The Neuromorphic Cyber-Twin: A Conceptual Architecture for Cognitive Defense in Digital Twin Ecosystems

Nida Nasir^1*Hussam Al Hamadi²

• ¹Université Gustave Eiffel, Bouguenais, France
• ²University of Dubai, Dubai, United Arab Emirates

As cyber-physical systems become increasingly virtualized, digital twins are emerging as critical components for real-time system monitoring, simulation, and control. However, their growing complexity and exposure to dynamic network environments make them susceptible to sophisticated cyber threats. Traditional cybersecurity models, often rule-based or machine-learning-based, struggle to adapt in real time to evolving attack patterns, especially within decentralized and resource-constrained settings.

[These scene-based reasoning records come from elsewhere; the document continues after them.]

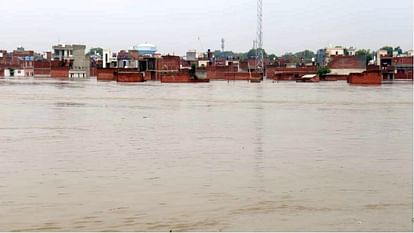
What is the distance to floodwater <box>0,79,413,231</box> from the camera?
6754mm

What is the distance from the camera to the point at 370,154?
1191cm

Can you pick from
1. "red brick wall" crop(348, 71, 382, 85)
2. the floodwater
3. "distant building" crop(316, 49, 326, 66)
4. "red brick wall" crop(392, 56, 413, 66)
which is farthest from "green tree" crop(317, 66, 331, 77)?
the floodwater

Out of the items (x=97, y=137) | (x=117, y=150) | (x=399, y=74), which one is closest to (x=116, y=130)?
(x=97, y=137)

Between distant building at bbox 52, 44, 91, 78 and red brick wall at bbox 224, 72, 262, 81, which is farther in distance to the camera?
distant building at bbox 52, 44, 91, 78

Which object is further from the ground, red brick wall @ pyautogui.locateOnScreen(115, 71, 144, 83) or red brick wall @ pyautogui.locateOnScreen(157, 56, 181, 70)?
red brick wall @ pyautogui.locateOnScreen(157, 56, 181, 70)

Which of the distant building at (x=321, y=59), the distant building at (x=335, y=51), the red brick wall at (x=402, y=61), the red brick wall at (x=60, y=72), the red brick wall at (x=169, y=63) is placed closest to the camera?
the red brick wall at (x=169, y=63)

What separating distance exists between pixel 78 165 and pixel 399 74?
258 feet

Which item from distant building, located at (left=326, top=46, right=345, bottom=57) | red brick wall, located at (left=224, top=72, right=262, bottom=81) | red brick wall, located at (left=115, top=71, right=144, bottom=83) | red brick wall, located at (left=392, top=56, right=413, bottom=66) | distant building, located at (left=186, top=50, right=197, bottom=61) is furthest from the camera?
distant building, located at (left=186, top=50, right=197, bottom=61)

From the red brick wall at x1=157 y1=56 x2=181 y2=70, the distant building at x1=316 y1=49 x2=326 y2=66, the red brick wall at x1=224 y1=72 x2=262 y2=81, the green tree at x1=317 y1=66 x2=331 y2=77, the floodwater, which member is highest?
the distant building at x1=316 y1=49 x2=326 y2=66

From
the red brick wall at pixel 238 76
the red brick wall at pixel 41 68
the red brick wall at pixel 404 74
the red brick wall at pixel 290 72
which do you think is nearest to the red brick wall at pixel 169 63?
the red brick wall at pixel 238 76

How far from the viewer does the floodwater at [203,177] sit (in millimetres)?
6754

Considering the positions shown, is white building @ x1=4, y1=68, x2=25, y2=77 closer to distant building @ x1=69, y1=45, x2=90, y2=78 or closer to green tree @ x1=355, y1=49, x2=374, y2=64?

In this conceptual paper, we introduce the Neuromorphic Cyber-Twin (NCT), a brain-inspired architectural framework that leverages spiking neural networks (SNNs) and event-driven cognition to endow digital twins with adaptive, self-evolving cyber-defense capabilities. The NCT framework is grounded in neuromorphic principles such as sparse coding, temporal encoding, and synaptic plasticity (e.g., spike-timing-dependent plasticity, STDP), enabling it to process telemetry data from the digital-twin layer as spike-based sensory input. We present a layered architecture in which the cognitive layer continuously monitors behavioral deviations, performs anomaly inference, and autonomously adapts its defense responses in alignment with system dynamics. This biologically inspired paradigm offers low-latency detection, contextual awareness, and energy efficiency, essential for scalable security in virtualized ecosystems. We discuss theoretical foundations, architecture components, and application scenarios in infrastructure, autonomous transport, and industrial control systems. All simulations and examples are provided as lightweight prototypes to illustrate feasibility, while comprehensive benchmarking and large-scale validation are reserved for future work.